Thursday 27 March 2014

How to have a good conversation: Debate like gentlemen

I wish you an evening as wonderful as your most productive ideas, dear reader.
Every caustic remark, every questionable comment, and every intractable input and those not necessarily associated with issues-at-hand as well, is the first step to a quarrel. Every honest acknowledgement, every respectful rebuff and every appreciative wonderment, and every hungry query is the first step to a storm of productive ideas.

What curdles a collage of good ideas 

Questionable comments include vindictive sarcasm and insinuations against any person, insinuated spite, suggestive communal / tribal remarks, and slight on personal character either directly or indirectly, either against the forum's administrators or forum members, and other intellectual misadventures that masquerade as perspectives and words. Images in poor taste included.

Every conflict starts off as a casual disagreement. It takes only one careless comment to start a paragraph of hatred. Do not let apparent passion of conversational engagement deceive you -- being gentlemanly still validates one being a gentleman.

Laugh with each other, not at

There is a difference between friendly, lighthearted sarcasm and the other, acerbic cynicism that simmers from a bruised ego and hiding behind a ‘smile’ emoticon. We can differentiate them. Crack jokes, laugh with others and enjoy being strange humans and funny beings – but not with vindictiveness as the punchline. Please work with us, dear members.

We are all men with minds, language and education – how we use them, will also decide what results would emerge if a great idea, or a thought or a task was entrusted on us. What is the whole point of good argument if your words simmer with angst?
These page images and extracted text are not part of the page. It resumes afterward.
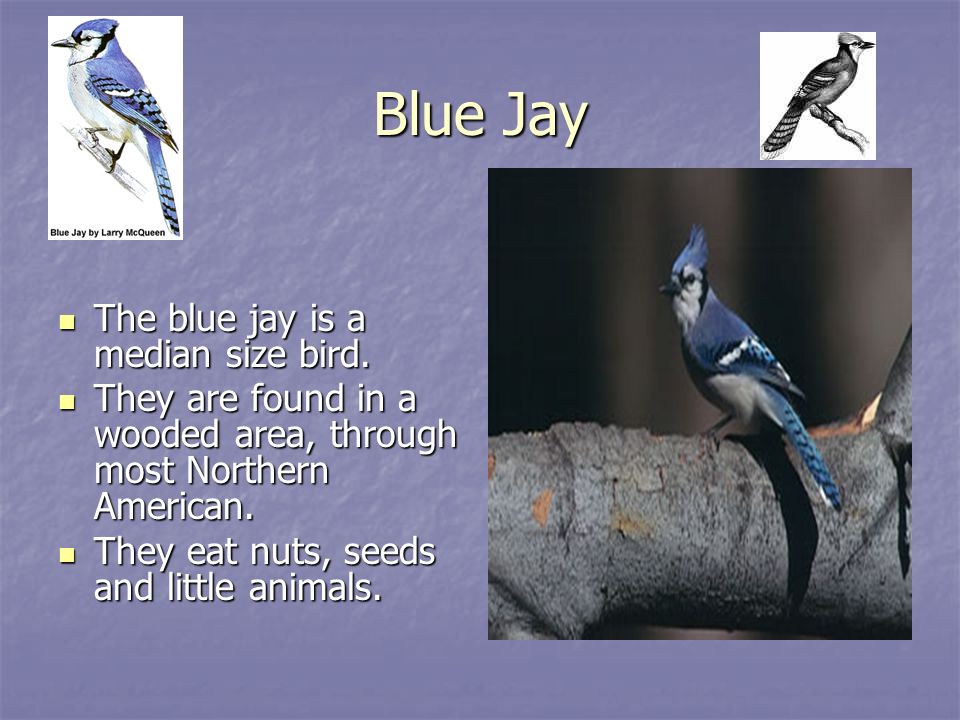 Blue Jay by Larry McQueen

Blue Jay

- The blue jay is a median size bird.
- They are found in a wooded area, through most Northern American.
- They eat nuts, seeds and little animals.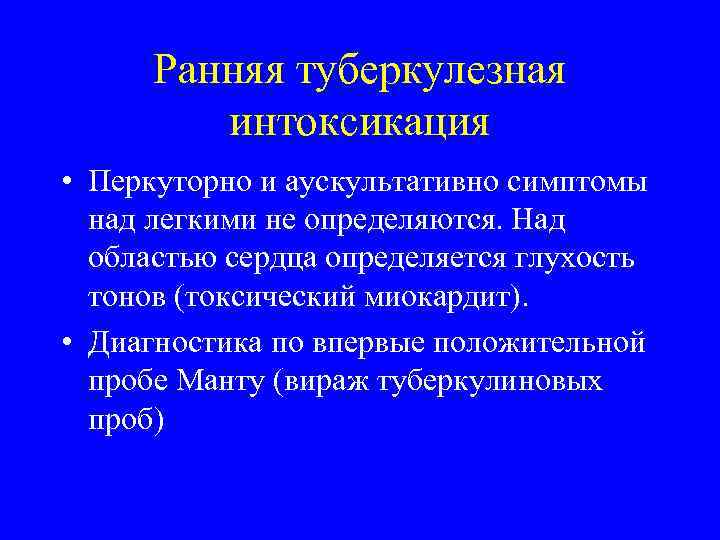 Ранняя туберкулезная интоксикация

• Перкуторно и аускультативно симптомы над легкими не определяются. Над областью сердца определяется глухость тонов (токсический миокардит).

• Диагностика по впервые положительной пробе Манту (вираж туберкулиновых проб)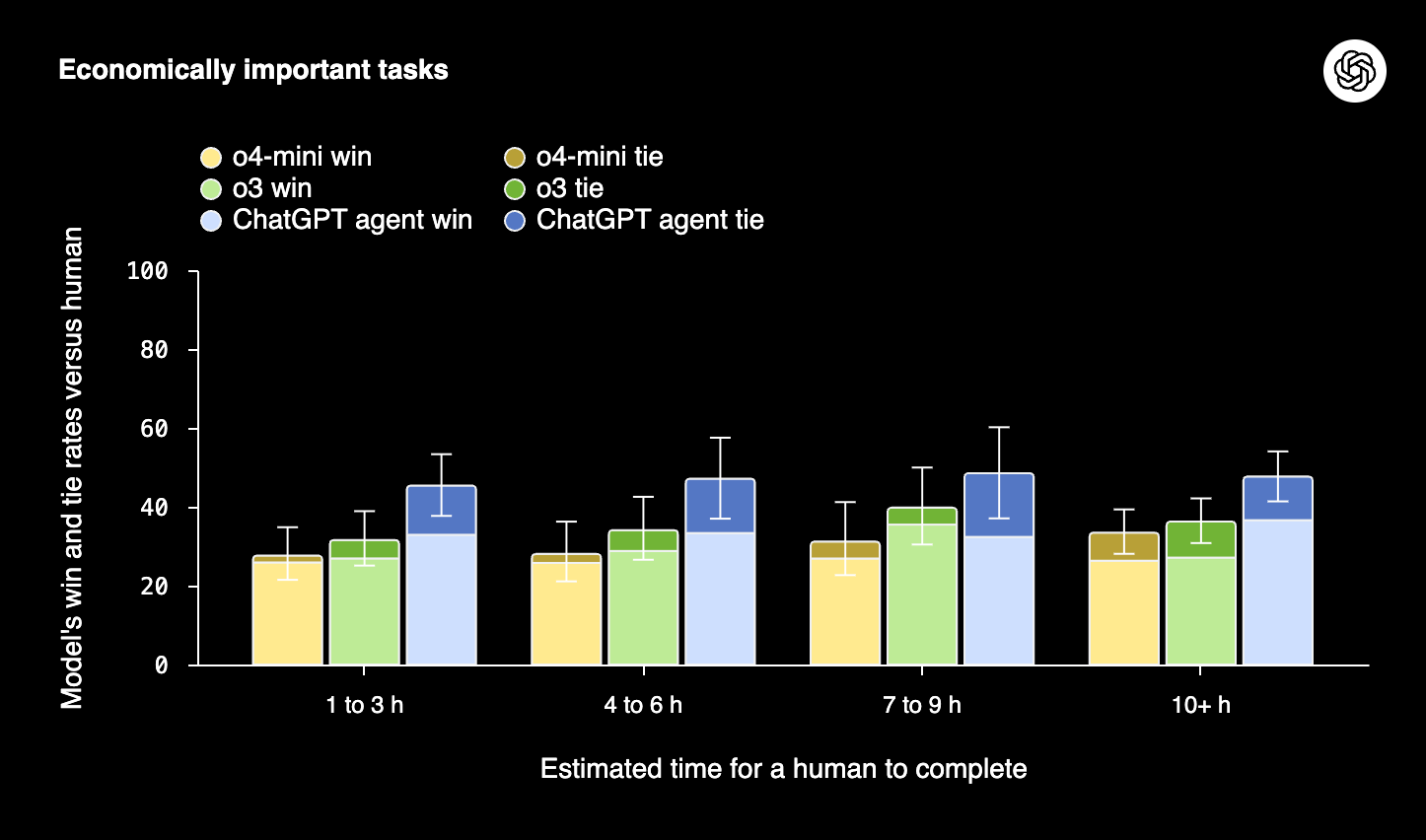 Economically important tasks

o4-mini win
o3 win
ChatGPT agent win
o4-mini tie
o3 tie
ChatGPT agent tie

Model's win and tie rates versus human

100
80
60
40
20
0

1 to 3 h
4 to 6 h
7 to 9 h
10+ h

Estimated time for a human to complete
Let us use the gifts of language and ideas responsibly. If you do not, the men of minds still walk away from the table taller.

A drop does not make rain

I believe all of you here are perceptive enough to understand that out of a community a handful of people having a grievance does not validate a remedy. Likewise, few comments proven unfeasible do not represent a compromise of the small objectives of the general truth. Or any truth

Let us not be like terrorists – they launch a global holy war every time someone loses his rubber slippers. Having an opinion is not enough. Having a relevant one is.

Do you indulge your whims in loudness and ego? Just remember though, that one need not always turn the other cheek to be a man. You only have to avoid getting into situations that brought you a slap in the first place.

I am sure all of you know that it is not always others to blame – sometimes we offend ourselves by taking offense every time someone says something somewhere. 

Being men of minds

Sometimes, just choose to be the finer mind, the taller man and the bigger heart. Ignore the barbs, or if you must respond, state your displeasure objectively (without sounding sarcastic or personal under grandiose English). Let us be willing to learn from each other.

I encourage you all to not take offense at all and everything. People will naturally respect you as a strong, honorable man if you choose not to repay in the same coin. You only have to allow your self-respect to chuckle off the ambitions of smaller people.

I tell you, if you are getting slapped on the face by the pygmies, you’re probably crouching at their height so they get to hit you effortlessly. 
And tall men do not stoop to look into the eyes of small men – they just know that the smaller minds are looking up, to them.

PS: I was unhappy with the way some members of our forum on Facebook called 'The Naga Blog' were going for each other amid discussions about a controversial road construction project in Nagaland, North East India. As one of the administrators of the group, I wrote the appeal (the blog you read) on the forum.I am glad the members sobered up.